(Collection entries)
== == ==
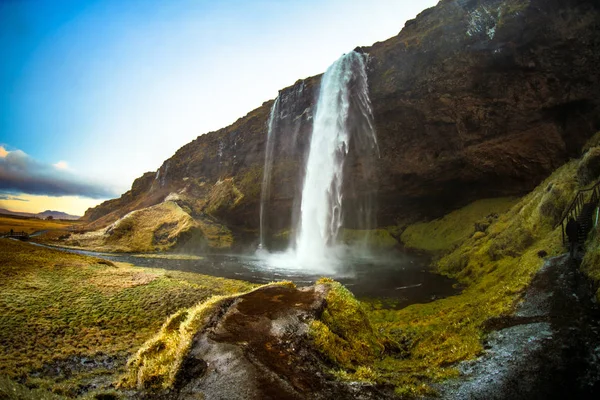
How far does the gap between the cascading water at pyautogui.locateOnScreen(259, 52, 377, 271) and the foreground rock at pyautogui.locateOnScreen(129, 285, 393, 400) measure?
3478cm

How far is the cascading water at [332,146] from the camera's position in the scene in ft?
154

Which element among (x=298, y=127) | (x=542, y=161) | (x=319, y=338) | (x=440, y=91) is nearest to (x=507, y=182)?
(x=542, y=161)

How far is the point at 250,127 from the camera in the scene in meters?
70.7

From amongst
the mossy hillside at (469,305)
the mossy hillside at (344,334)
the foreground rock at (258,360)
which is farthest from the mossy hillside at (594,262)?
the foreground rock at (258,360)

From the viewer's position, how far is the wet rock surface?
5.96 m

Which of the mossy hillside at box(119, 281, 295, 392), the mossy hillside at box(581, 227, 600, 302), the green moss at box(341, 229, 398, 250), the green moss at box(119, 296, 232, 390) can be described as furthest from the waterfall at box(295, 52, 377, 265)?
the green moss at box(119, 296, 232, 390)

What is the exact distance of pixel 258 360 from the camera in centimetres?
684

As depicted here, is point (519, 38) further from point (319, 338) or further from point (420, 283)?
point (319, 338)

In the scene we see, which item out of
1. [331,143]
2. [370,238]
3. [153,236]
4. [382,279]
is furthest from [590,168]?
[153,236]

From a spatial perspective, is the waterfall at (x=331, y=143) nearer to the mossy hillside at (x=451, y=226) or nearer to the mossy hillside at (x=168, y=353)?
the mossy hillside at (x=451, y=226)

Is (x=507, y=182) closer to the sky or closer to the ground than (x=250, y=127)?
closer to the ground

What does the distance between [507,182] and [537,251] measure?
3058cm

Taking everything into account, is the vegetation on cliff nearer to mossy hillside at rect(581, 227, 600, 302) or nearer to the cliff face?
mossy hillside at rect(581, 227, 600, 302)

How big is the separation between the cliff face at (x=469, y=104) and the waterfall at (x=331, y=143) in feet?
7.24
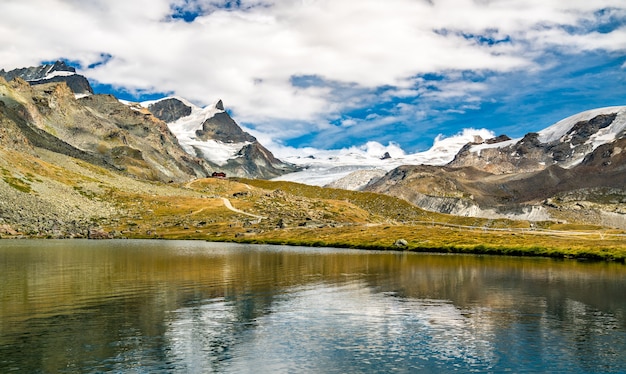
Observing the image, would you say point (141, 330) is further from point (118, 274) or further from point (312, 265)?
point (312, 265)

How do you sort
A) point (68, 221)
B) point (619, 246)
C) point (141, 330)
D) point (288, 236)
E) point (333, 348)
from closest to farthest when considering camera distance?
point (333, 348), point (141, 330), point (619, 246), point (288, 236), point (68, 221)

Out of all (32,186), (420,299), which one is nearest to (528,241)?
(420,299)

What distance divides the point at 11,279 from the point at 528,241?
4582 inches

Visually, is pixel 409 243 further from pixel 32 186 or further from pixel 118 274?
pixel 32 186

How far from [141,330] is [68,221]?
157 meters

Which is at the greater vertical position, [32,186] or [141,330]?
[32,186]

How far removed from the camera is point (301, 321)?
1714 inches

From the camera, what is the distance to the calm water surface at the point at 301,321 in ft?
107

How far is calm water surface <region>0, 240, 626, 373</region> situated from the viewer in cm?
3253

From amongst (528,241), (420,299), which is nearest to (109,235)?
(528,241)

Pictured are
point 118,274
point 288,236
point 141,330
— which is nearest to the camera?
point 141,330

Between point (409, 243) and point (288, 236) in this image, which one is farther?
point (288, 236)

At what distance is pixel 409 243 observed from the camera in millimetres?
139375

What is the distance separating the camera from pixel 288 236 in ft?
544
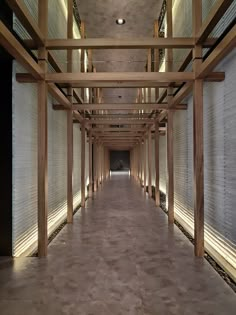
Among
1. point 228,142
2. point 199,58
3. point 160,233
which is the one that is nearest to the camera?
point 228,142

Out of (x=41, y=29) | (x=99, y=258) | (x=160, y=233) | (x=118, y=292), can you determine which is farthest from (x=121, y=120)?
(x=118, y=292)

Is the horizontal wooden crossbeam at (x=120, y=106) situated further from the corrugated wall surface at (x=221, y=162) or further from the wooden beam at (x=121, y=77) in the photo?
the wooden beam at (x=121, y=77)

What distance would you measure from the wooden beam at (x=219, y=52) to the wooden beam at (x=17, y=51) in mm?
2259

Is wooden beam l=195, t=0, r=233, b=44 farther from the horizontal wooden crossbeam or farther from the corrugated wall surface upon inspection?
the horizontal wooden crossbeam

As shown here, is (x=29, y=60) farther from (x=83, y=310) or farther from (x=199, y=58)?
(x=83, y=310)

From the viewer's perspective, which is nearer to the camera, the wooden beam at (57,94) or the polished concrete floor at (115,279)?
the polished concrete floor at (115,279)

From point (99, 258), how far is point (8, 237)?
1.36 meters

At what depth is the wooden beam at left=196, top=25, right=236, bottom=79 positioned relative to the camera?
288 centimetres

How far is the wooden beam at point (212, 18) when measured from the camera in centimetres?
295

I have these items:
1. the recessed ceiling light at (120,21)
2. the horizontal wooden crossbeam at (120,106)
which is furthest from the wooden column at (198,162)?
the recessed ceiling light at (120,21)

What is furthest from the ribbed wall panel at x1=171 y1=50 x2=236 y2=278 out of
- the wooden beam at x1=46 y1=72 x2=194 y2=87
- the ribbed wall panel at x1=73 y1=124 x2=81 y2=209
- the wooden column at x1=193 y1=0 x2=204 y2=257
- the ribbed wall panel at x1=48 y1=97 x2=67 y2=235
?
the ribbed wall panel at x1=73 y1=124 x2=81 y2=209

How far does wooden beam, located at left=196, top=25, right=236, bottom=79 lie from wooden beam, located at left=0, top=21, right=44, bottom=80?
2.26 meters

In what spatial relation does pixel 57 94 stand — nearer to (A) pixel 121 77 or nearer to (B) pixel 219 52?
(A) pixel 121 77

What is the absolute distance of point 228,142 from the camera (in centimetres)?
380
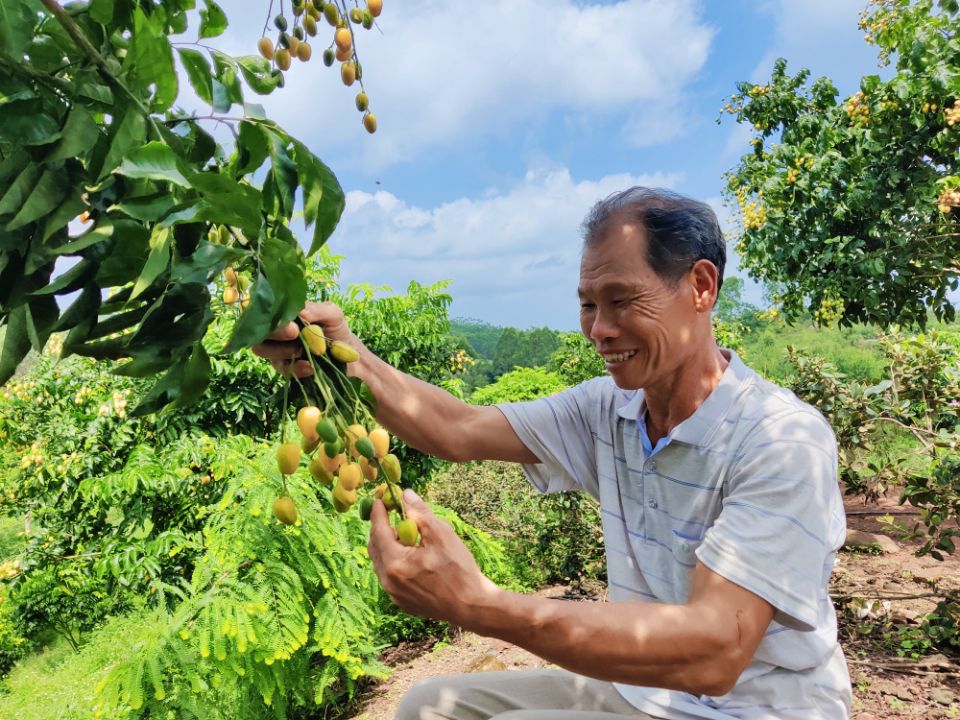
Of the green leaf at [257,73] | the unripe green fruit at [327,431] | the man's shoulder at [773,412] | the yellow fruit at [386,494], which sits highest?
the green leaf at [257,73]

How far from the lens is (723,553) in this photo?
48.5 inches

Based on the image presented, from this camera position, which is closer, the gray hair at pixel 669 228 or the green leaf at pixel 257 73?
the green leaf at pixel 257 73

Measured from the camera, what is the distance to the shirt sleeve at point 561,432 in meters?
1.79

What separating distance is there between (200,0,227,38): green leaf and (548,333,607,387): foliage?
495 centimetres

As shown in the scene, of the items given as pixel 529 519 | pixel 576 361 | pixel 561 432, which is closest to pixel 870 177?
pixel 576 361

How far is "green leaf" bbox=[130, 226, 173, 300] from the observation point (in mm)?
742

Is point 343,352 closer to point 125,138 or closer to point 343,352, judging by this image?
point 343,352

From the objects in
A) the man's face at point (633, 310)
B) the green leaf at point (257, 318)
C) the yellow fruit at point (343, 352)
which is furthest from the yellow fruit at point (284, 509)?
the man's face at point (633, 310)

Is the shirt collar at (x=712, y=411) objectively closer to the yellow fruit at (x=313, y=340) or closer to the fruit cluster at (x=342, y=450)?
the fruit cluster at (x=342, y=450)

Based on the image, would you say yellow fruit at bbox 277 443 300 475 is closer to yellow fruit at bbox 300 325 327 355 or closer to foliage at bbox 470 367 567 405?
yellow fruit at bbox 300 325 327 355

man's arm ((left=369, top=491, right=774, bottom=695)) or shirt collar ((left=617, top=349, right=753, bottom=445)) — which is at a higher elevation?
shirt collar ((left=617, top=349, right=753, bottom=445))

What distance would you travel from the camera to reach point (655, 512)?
== == ==
## Exercise directions
Make an exact copy of the records above, with the pictures left out.

## Response
How far does the gap between the cascading water at pyautogui.locateOnScreen(259, 52, 377, 271) and the foreground rock at pyautogui.locateOnScreen(129, 285, 393, 400) measure?
3478cm

How far is the cascading water at [332,146] from the camera's position in the scene in ft?
154

Which element among (x=298, y=127) | (x=542, y=161) | (x=319, y=338) | (x=440, y=91) is nearest to (x=507, y=182)?
(x=542, y=161)

How far is the point at 250,127 from the camera in the scene in meters?
70.7

From amongst
the mossy hillside at (469,305)
the mossy hillside at (344,334)
the foreground rock at (258,360)
which is farthest from the mossy hillside at (594,262)?
the foreground rock at (258,360)

From the viewer's position, how far is the wet rock surface?
5.96 m

Which of the mossy hillside at box(119, 281, 295, 392), the mossy hillside at box(581, 227, 600, 302), the green moss at box(341, 229, 398, 250), the green moss at box(119, 296, 232, 390) can be described as furthest from the waterfall at box(295, 52, 377, 265)?
the green moss at box(119, 296, 232, 390)

What is the exact distance of pixel 258 360 from the camera in centimetres?
684

As depicted here, is point (519, 38) further from point (319, 338) or further from point (420, 283)?
point (319, 338)

In the scene we see, which item out of
1. [331,143]
2. [370,238]
3. [153,236]
4. [382,279]
is furthest from [590,168]?
[153,236]

From a spatial perspective, is the waterfall at (x=331, y=143) nearer to the mossy hillside at (x=451, y=226) or nearer to the mossy hillside at (x=168, y=353)?
the mossy hillside at (x=451, y=226)

Is (x=507, y=182) closer to the sky or closer to the ground than (x=250, y=127)?
closer to the ground

What does the distance between [507,182] and [537,251] measure?
3058cm

Taking everything into account, is the vegetation on cliff nearer to mossy hillside at rect(581, 227, 600, 302) or nearer to the cliff face?
mossy hillside at rect(581, 227, 600, 302)

How big is the separation between the cliff face at (x=469, y=104) and the waterfall at (x=331, y=143) in feet?
7.24
Observing the image, would you say point (141, 330) is further from point (118, 274) or further from point (312, 265)?
point (312, 265)

How do you sort
A) point (68, 221)
B) point (619, 246)
C) point (141, 330)
D) point (288, 236)
E) point (333, 348)
from closest to farthest when considering camera distance?
point (333, 348), point (141, 330), point (619, 246), point (288, 236), point (68, 221)

Out of all (32,186), (420,299), which one is nearest to (528,241)?
(420,299)

What distance divides the point at 11,279 from the point at 528,241?
4582 inches

Visually, is pixel 409 243 further from pixel 32 186 or further from pixel 118 274?
pixel 32 186

How far from [141,330] is [68,221]?
157 meters

Which is at the greater vertical position, [32,186] or [141,330]?
[32,186]

How far removed from the camera is point (301, 321)?
1714 inches

From the camera, what is the distance to the calm water surface at the point at 301,321 in ft?
107

How far is calm water surface <region>0, 240, 626, 373</region> situated from the viewer in cm?
3253

From amongst (528,241), (420,299), which is nearest to (109,235)?
(528,241)

Pictured are
point 118,274
point 288,236
point 141,330
— which is nearest to the camera?
point 141,330

Between point (409, 243) and point (288, 236) in this image, which one is farther?
point (288, 236)

At what distance is pixel 409 243 observed from the camera in millimetres?
139375

What is the distance separating the camera from pixel 288 236 in ft?
544
Among
1. point 228,142
2. point 199,58
3. point 160,233
which is the one that is nearest to the camera?
point 228,142

Out of (x=41, y=29) | (x=99, y=258) | (x=160, y=233) | (x=118, y=292), can you determine which is farthest from (x=121, y=120)?
(x=118, y=292)

Is the horizontal wooden crossbeam at (x=120, y=106) situated further from the corrugated wall surface at (x=221, y=162) or further from the wooden beam at (x=121, y=77) in the photo?
the wooden beam at (x=121, y=77)

What distance would you measure from the wooden beam at (x=219, y=52) to the wooden beam at (x=17, y=51) in mm?
2259

Is wooden beam l=195, t=0, r=233, b=44 farther from the horizontal wooden crossbeam or farther from the corrugated wall surface upon inspection?
the horizontal wooden crossbeam

As shown here, is (x=29, y=60) farther from (x=83, y=310) or farther from (x=199, y=58)?
(x=83, y=310)

From the viewer's perspective, which is nearer to the camera, the wooden beam at (57,94) or the polished concrete floor at (115,279)?
the polished concrete floor at (115,279)

From point (99, 258), how far is point (8, 237)?
1.36 meters

At what depth is the wooden beam at left=196, top=25, right=236, bottom=79 positioned relative to the camera?
288 centimetres

How far is the wooden beam at point (212, 18) when measured from the camera in centimetres?
295

I have these items:
1. the recessed ceiling light at (120,21)
2. the horizontal wooden crossbeam at (120,106)
which is furthest from the wooden column at (198,162)?
the recessed ceiling light at (120,21)

What is furthest from the ribbed wall panel at x1=171 y1=50 x2=236 y2=278 out of
- the wooden beam at x1=46 y1=72 x2=194 y2=87
- the ribbed wall panel at x1=73 y1=124 x2=81 y2=209
- the wooden column at x1=193 y1=0 x2=204 y2=257
- the ribbed wall panel at x1=48 y1=97 x2=67 y2=235
?
the ribbed wall panel at x1=73 y1=124 x2=81 y2=209

How far does wooden beam, located at left=196, top=25, right=236, bottom=79 lie from wooden beam, located at left=0, top=21, right=44, bottom=80?
2.26 meters

In what spatial relation does pixel 57 94 stand — nearer to (A) pixel 121 77 or nearer to (B) pixel 219 52?
(A) pixel 121 77

What is the absolute distance of point 228,142 from the camera (in centimetres)?
380
Of the green leaf at [257,73] | the unripe green fruit at [327,431] | the man's shoulder at [773,412] | the yellow fruit at [386,494], which sits highest?
the green leaf at [257,73]

How far from the lens is (723,553) in this photo?
48.5 inches

Based on the image presented, from this camera position, which is closer, the gray hair at pixel 669 228 or the green leaf at pixel 257 73?
the green leaf at pixel 257 73

Measured from the camera, what is the distance to the shirt sleeve at point 561,432 in meters?
1.79

What separating distance is there between (200,0,227,38): green leaf and (548,333,607,387): foliage?
495 centimetres

As shown in the scene, of the items given as pixel 529 519 | pixel 576 361 | pixel 561 432, which is closest to pixel 870 177?
pixel 576 361

How far is "green leaf" bbox=[130, 226, 173, 300] from the observation point (in mm)?
742

Is point 343,352 closer to point 125,138 or closer to point 343,352, judging by this image?
point 343,352

From the objects in
A) the man's face at point (633, 310)
B) the green leaf at point (257, 318)
C) the yellow fruit at point (343, 352)
which is furthest from the yellow fruit at point (284, 509)?
the man's face at point (633, 310)

Is the shirt collar at (x=712, y=411) objectively closer to the yellow fruit at (x=313, y=340) or closer to the fruit cluster at (x=342, y=450)?
the fruit cluster at (x=342, y=450)

Based on the image, would you say yellow fruit at bbox 277 443 300 475 is closer to yellow fruit at bbox 300 325 327 355 or closer to foliage at bbox 470 367 567 405?
yellow fruit at bbox 300 325 327 355

man's arm ((left=369, top=491, right=774, bottom=695)) or shirt collar ((left=617, top=349, right=753, bottom=445)) — which is at a higher elevation?
shirt collar ((left=617, top=349, right=753, bottom=445))

What distance would you travel from the camera to reach point (655, 512)?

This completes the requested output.